## begin Data entries

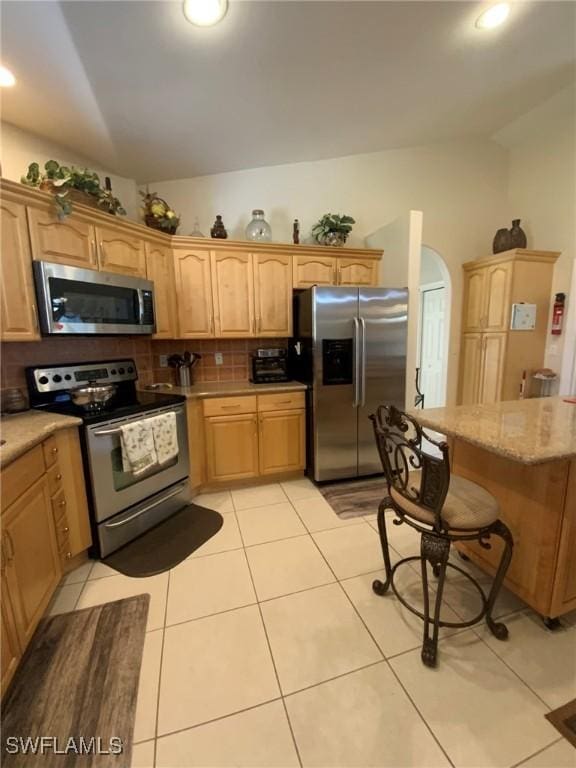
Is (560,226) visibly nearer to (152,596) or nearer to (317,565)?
(317,565)

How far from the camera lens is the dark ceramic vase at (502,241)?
359 centimetres

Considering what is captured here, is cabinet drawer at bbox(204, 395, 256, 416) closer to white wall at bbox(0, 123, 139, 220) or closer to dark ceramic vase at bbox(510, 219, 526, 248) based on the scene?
white wall at bbox(0, 123, 139, 220)

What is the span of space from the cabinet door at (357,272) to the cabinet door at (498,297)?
1444 mm

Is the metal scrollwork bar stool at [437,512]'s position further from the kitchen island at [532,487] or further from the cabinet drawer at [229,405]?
the cabinet drawer at [229,405]

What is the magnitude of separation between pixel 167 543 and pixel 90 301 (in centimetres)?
167

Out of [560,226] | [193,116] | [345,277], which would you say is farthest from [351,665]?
[560,226]

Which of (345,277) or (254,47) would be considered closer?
(254,47)

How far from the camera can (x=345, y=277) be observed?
3.20 m

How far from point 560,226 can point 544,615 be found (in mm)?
3792

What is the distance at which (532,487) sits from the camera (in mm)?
1429

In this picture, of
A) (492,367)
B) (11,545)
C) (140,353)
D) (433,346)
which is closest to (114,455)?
(11,545)

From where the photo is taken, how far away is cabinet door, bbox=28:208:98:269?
1864 mm

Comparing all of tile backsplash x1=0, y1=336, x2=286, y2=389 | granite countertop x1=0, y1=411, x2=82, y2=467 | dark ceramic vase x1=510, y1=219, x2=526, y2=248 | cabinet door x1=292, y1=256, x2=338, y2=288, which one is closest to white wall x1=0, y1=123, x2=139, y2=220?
tile backsplash x1=0, y1=336, x2=286, y2=389

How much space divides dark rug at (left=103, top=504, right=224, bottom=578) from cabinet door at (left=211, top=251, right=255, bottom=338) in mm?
1566
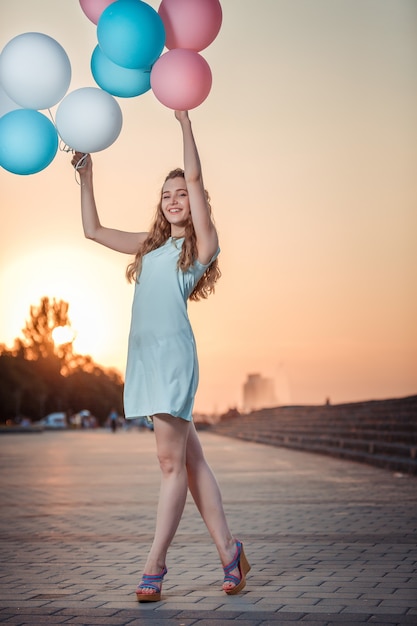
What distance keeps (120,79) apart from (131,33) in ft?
1.46

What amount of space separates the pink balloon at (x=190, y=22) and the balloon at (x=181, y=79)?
0.50ft

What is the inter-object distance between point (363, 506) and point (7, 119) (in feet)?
18.0

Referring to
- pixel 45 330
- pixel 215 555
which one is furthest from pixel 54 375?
pixel 215 555

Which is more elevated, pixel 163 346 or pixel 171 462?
pixel 163 346

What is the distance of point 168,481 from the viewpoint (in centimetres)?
461

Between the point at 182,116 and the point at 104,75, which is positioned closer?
the point at 182,116

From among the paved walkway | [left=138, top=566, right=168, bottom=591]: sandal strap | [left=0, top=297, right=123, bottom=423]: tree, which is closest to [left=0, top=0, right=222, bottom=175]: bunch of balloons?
[left=138, top=566, right=168, bottom=591]: sandal strap

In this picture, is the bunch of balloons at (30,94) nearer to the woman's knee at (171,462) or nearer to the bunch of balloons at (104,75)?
the bunch of balloons at (104,75)

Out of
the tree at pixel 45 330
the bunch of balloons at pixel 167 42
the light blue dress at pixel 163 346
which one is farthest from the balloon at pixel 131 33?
the tree at pixel 45 330

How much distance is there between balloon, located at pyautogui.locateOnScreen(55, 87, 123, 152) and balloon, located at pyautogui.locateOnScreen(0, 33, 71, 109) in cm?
12

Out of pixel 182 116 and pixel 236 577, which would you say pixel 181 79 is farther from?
pixel 236 577

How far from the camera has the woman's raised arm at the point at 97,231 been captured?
496cm

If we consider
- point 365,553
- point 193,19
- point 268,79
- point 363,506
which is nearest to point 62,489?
point 363,506

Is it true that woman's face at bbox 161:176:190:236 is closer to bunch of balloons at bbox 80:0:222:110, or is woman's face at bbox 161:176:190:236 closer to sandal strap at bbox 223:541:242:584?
bunch of balloons at bbox 80:0:222:110
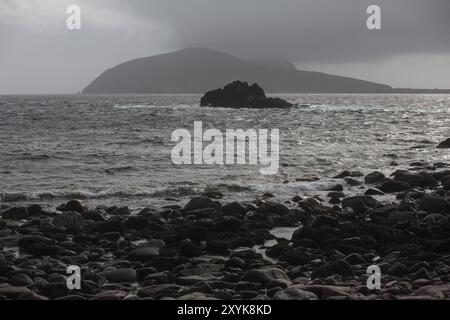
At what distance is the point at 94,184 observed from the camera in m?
18.5

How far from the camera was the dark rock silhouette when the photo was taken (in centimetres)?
9694

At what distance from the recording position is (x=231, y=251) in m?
10.4

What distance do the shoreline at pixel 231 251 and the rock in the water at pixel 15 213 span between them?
0.08 feet

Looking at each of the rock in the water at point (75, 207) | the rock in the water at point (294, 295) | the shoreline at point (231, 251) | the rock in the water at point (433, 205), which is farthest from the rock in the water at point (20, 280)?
the rock in the water at point (433, 205)

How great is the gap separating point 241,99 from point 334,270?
91166 mm

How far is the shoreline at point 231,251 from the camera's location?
7.95 metres

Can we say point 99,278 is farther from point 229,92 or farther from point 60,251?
point 229,92

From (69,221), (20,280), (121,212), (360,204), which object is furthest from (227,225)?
(20,280)

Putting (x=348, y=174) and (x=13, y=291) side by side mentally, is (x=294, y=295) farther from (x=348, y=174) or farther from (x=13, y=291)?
(x=348, y=174)

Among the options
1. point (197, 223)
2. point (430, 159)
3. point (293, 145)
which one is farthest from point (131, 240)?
point (293, 145)

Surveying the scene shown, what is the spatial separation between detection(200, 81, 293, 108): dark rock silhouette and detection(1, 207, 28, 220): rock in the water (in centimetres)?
8447

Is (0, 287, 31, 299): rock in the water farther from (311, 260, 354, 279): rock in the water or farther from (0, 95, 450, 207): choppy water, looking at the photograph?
(0, 95, 450, 207): choppy water

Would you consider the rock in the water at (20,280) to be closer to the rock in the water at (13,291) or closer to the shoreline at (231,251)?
the shoreline at (231,251)

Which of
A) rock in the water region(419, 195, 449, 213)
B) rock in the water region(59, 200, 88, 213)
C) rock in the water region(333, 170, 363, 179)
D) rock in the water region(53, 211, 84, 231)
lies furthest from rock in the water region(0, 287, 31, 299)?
rock in the water region(333, 170, 363, 179)
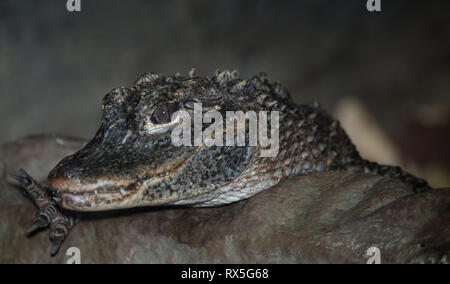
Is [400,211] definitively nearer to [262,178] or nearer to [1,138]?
[262,178]

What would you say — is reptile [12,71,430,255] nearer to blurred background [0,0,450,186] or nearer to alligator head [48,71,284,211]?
alligator head [48,71,284,211]

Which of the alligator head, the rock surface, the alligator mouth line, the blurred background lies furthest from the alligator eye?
the blurred background

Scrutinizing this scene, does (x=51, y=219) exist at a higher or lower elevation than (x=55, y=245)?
higher

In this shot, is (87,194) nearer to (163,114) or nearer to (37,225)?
(163,114)

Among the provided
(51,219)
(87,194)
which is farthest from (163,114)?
(51,219)

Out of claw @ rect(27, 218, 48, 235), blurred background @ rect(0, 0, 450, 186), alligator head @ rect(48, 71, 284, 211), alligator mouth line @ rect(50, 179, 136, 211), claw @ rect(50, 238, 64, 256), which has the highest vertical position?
blurred background @ rect(0, 0, 450, 186)

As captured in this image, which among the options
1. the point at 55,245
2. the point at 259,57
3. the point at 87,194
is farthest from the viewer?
the point at 259,57

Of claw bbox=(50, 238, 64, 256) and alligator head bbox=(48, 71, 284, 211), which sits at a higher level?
alligator head bbox=(48, 71, 284, 211)
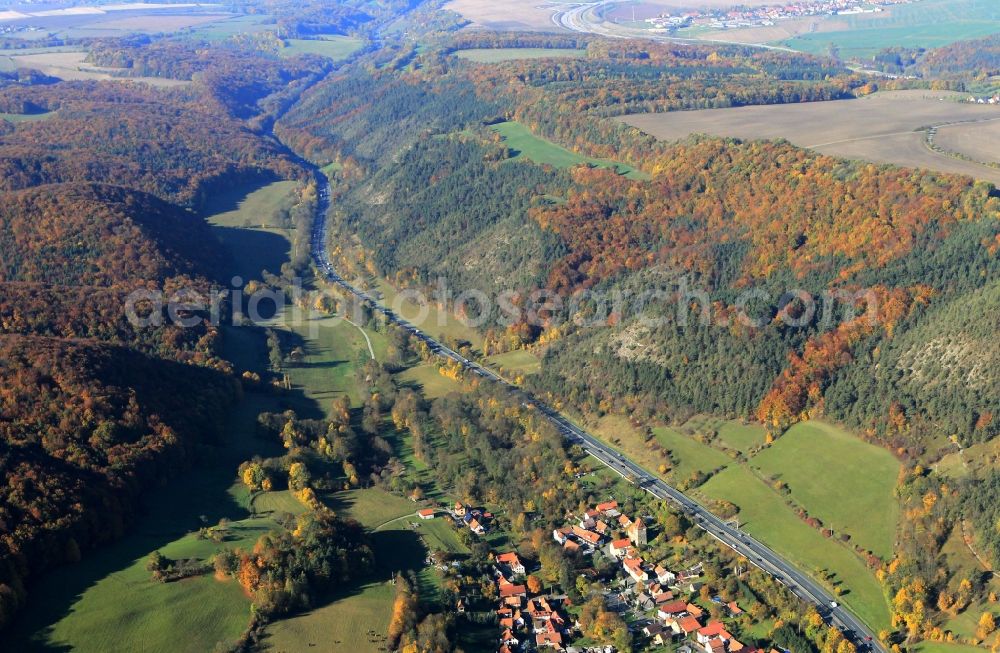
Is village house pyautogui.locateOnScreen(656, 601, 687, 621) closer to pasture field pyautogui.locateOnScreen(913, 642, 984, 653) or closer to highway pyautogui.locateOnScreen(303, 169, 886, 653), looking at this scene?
highway pyautogui.locateOnScreen(303, 169, 886, 653)

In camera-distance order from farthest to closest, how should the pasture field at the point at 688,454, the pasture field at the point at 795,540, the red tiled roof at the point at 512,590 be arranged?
1. the pasture field at the point at 688,454
2. the red tiled roof at the point at 512,590
3. the pasture field at the point at 795,540

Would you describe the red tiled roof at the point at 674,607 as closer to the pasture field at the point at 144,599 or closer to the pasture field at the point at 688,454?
the pasture field at the point at 688,454

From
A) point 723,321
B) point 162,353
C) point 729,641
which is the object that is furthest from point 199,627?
point 723,321

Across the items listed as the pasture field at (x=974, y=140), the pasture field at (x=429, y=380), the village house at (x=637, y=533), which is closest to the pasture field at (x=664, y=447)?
the village house at (x=637, y=533)

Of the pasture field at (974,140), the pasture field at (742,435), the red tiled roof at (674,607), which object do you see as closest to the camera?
the red tiled roof at (674,607)

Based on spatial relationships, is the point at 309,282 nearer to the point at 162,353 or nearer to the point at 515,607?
the point at 162,353

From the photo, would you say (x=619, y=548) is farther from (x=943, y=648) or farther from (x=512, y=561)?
(x=943, y=648)
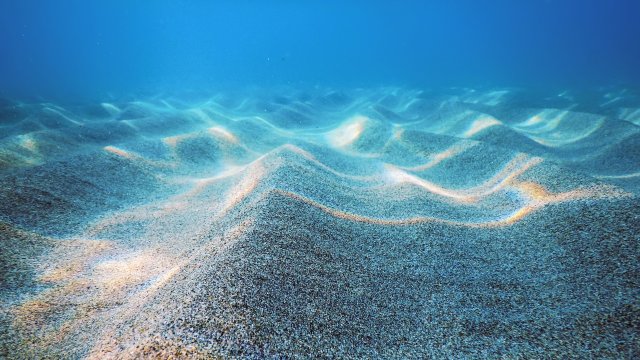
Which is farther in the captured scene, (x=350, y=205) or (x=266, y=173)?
(x=266, y=173)

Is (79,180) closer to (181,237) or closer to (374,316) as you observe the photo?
(181,237)

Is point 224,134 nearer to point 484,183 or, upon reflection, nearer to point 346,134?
point 346,134

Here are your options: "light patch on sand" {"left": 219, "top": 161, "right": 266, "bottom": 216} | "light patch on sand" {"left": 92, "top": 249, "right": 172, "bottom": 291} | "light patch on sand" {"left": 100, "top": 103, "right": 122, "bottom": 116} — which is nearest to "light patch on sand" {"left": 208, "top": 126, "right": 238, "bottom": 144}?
"light patch on sand" {"left": 219, "top": 161, "right": 266, "bottom": 216}

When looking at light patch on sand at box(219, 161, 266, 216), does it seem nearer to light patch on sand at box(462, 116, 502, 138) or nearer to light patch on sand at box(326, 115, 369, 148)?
light patch on sand at box(326, 115, 369, 148)

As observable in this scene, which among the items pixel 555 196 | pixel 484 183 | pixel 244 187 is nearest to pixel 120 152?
pixel 244 187

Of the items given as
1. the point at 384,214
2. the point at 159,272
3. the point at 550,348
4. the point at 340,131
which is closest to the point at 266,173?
the point at 384,214

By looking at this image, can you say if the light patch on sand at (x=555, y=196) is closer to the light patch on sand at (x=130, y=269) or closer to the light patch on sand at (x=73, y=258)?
the light patch on sand at (x=130, y=269)

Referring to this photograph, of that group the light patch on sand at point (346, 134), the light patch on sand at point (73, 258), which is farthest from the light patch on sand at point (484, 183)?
the light patch on sand at point (73, 258)
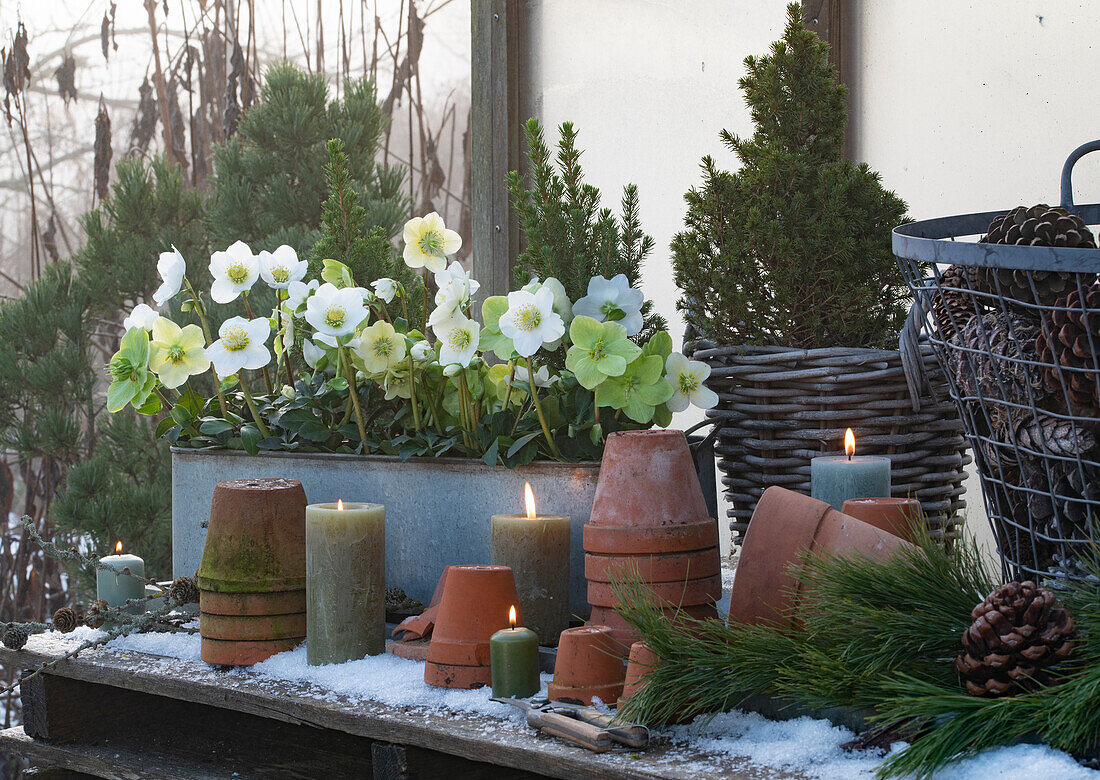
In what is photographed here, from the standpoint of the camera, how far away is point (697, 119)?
182 cm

## end Data entries

Pictures must be left out. Repeat exactly the lines from the one containing "By looking at" through the final line of the data.

◆ Reply:
By looking at this image, can you say if the light patch on sand at (x=555, y=196) is closer to the light patch on sand at (x=130, y=269) or closer to the light patch on sand at (x=73, y=258)?
the light patch on sand at (x=130, y=269)

Referring to this photograph, of that group the light patch on sand at point (346, 134), the light patch on sand at point (73, 258), which is farthest from the light patch on sand at point (484, 183)?
the light patch on sand at point (73, 258)
In what is photographed here, from the standpoint of the camera, how far away is point (697, 119)?
182 cm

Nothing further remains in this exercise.